The ordinary-sized words are for everyone, but the big ones are especially for children.

Saturday, 20 September 2014

An address to the New Tay Bridge by William Topaz McGonagall.

Last week Burns, this week McGonagall. Talk about varied delights.

William Topaz McGonagall wrote three Tay Bridge poems. One was about the magnificence of the first bridge; one was about the terrible disaster when it collapsed while a train was crossing it; and one was about the second Tay Bridge, which replaced the original bridge and has fortunately stood the test of time.

Taybridge from law 02SEP05.jpg

It's the middle poem, the one about the disaster, which is most famous, but all three of the poems are done in McGonagall's unique and astonishing style.

The text of the whole of the third poem can be found HERE, but an extract is enough to show off McGonagall's'm not absolutely sure what to call it.

It's verse, but not as we know it.

BEAUTIFUL new railway bridge of the Silvery Tay,
With your strong brick piers and buttresses in so grand array,
And your thirteen central girders, which seem to my eye
Strong enough all windy storms to defy.
And as I gaze upon thee my heart feels gay,
Because thou are the greatest railway bridge of the present day,
And can be seen for miles away
From North, South, East or West of the Tay

Now, is that bad verse? It defies most of the rules, but then originality is a good thing, isn't it?
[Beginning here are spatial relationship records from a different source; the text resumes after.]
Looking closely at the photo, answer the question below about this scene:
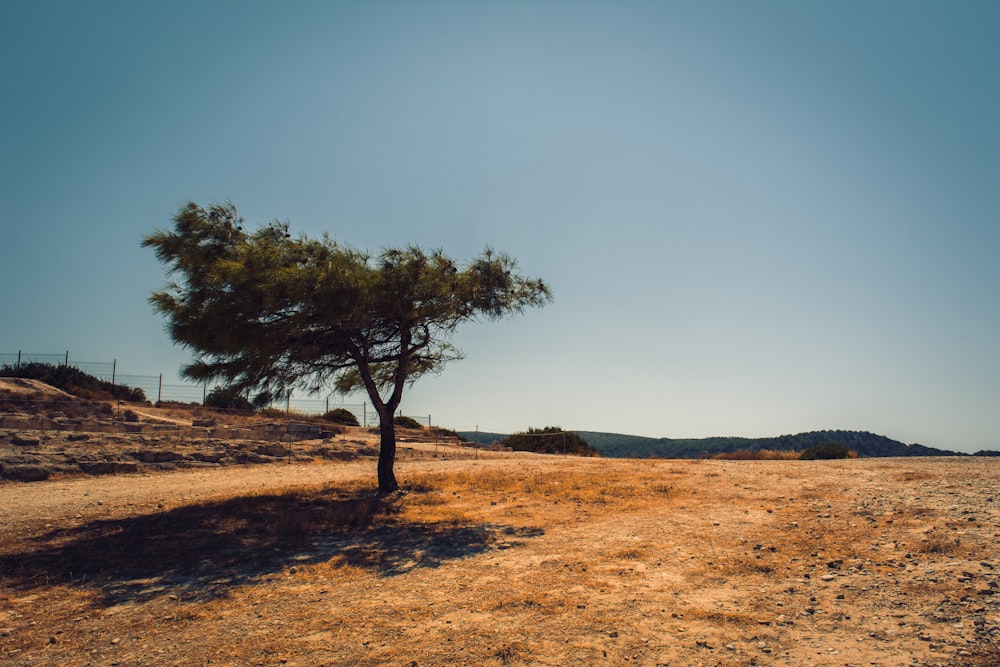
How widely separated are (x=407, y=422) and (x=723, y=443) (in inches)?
2103

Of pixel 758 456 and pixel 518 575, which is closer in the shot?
pixel 518 575

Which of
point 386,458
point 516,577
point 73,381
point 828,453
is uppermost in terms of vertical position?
point 73,381

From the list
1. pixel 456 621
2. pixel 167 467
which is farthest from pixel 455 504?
pixel 167 467

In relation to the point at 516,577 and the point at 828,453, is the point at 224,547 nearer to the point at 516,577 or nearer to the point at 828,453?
the point at 516,577

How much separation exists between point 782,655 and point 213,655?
5.73m

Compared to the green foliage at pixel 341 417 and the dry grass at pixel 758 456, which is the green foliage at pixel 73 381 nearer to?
the green foliage at pixel 341 417

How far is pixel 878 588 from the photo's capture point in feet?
22.8

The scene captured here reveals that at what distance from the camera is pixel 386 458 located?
1705 cm

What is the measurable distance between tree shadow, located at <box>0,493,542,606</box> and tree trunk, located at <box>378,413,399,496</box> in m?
2.38

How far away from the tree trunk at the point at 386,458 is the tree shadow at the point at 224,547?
2385 millimetres

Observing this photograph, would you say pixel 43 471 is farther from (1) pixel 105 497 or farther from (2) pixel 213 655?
(2) pixel 213 655

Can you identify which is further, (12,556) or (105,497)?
(105,497)

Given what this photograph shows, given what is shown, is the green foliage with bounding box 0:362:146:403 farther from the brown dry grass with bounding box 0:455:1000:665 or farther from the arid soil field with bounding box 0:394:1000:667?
the brown dry grass with bounding box 0:455:1000:665

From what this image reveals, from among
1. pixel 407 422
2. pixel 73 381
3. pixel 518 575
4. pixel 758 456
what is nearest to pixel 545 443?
pixel 407 422
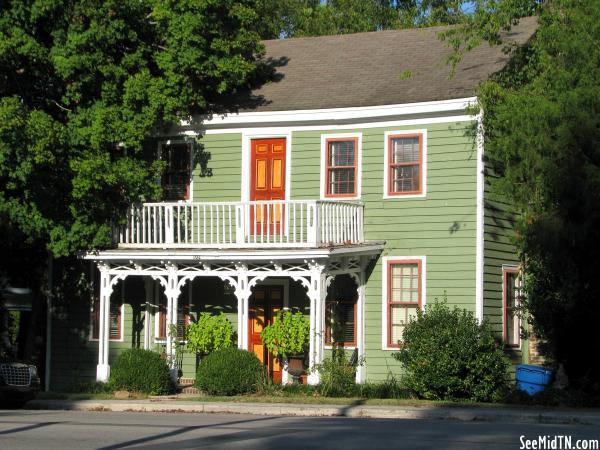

I accept that the humour is unconscious, but then in this vale of tears surely any joy is to be highly valued, whatever the original intention.

Most of all, the style hinges on McGonagall's highly unpoetic honesty: and that should surely be valued most highly of all.  

Sadly, with this third Tay Bridge poem, William Topaz McGonagall seems to have felt that his work was done. He never wrote another.

The world of literature - and, indeed, the world itself - is a duller place for it.

I leave you with his final partial, personal, and patriotic words on the subject.

The New Yorkers boast about their Brooklyn Bridge,
But in comparison to thee it seems like a midge,
Because thou spannest the Silvery Tay
A mile and more longer I venture to say;
Besides the railway carriages are pulled across by a rope,
Therefore Brooklyn Bridge cannot with thee cope;
And as you have been opened on the 20th day of June,
I hope Her Majesty Queen Victoria will visit thee very soon,
Because thou art worthy of a visit from Duke, Lord or Queen,
And strong and securely built, which is most worthy to be seen
Near by Dundee and the bonnie Magdalen Green.

Word To Use Today: bridge. This word has been around in English for a long time. The Old English version was brycg.